Another Amazon Outage Exposes the Cloud's Dark Liningby
It was likely another eventful weekend for the engineers in Amazon’s Web services division. On Sunday afternoon, a hardware failure at Amazon’s U.S.-East data center in North Virginia led to spiraling problems at a host of well-trafficked online services, including Instagram, Vine, AirBnB, and the popular mobile magazine app Flipboard.
Amazon blamed the outage on glitches with a single networking device—what it called a “‘grey’ partial failure” that resulted in data loss—and said it was conducting a forensic analysis. The entire incident lasted all of 49 minutes, but like many recent cloud service outages, the resulting questions are likely to last considerably longer. Why are so many prominent Web companies overly dependent on a single cloud provider—and a single data center?
Amazon and other cloud providers preach the virtues of geographical redundancy: They say customers should spread out their services among multiple data centers, so if one goes down, another can pick up the slack. Sunday’s outage, like so many other recent cloud service snafus, demonstrates that few cloud customers are properly following this orthodoxy and that true redundancy may be much more complicated than it sounds.
Amazon engineer James Hamilton once examined this issue. “Inside a single facility, there are simply too many ways to shoot one’s own foot,” he wrote on his personal blog. While he’s a redundancy advocate, Hamilton also conceded that “with incredible redundancy, comes incredible cost.” Companies fear that employing backup data centers will drive up their expenses and exacerbate latency—the lag time a customer might experience when using their websites or apps.
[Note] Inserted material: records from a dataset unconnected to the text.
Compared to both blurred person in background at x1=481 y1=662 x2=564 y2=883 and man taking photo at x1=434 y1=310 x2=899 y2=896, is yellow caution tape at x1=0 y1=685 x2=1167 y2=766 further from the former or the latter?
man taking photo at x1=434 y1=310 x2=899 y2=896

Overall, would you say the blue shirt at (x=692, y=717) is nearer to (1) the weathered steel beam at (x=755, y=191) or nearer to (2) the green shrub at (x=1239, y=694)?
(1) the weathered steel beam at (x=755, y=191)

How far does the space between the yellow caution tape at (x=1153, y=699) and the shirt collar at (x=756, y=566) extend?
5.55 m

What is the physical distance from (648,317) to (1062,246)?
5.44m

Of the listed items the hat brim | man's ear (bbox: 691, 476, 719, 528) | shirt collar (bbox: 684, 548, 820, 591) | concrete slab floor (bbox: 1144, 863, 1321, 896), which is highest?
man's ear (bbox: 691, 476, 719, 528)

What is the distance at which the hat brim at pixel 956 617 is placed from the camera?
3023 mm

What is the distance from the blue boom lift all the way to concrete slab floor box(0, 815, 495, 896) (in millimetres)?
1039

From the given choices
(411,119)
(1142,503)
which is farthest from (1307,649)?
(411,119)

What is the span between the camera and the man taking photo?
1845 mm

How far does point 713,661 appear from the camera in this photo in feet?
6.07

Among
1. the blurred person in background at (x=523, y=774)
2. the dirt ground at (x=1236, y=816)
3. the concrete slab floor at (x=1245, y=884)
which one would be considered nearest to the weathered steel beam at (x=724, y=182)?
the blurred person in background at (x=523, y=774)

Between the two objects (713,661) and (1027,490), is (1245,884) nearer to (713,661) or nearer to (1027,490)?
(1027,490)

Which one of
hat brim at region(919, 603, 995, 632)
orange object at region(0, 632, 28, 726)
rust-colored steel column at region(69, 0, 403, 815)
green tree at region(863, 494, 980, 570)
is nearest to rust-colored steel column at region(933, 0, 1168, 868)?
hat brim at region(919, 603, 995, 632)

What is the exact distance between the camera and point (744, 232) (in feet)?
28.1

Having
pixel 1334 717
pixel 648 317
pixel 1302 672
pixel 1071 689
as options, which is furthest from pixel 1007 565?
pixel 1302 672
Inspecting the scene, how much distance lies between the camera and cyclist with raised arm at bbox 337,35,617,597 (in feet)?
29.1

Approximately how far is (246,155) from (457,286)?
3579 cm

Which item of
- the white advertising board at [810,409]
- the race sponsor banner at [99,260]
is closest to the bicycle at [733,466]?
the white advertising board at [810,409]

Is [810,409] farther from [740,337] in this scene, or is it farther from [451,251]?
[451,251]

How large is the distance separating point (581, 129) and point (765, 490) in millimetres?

Another problem is that it’s currently too difficult for companies that use cloud services to hedge their bets across multiple providers. Ideally a company might want to buy infrastructure services from one firm but use others as backups. The major cloud providers don’t eagerly support this kind of interoperability, as one might imagine. OpenStack, an open-source project that can plug into the services of Amazon, Google, and others, has been created to make this easier. But it’s still early for such projects, and corporate customers have yet to coalesce around it.
The biggest surprise from Sunday’s outage may be who was affected. Instagram is now owned by Facebook, which has invested considerable resources to create its own global data network. Vine is owned by Twitter, which has similarly earned its own hard-won infrastructure expertise. Likely both have some degree of redundancy, but it clearly wasn’t enough. And apparently Facebook and Twitter have yet to bring their recent acquisitions onto their own computing networks. After Sunday, they may seek to hasten that move.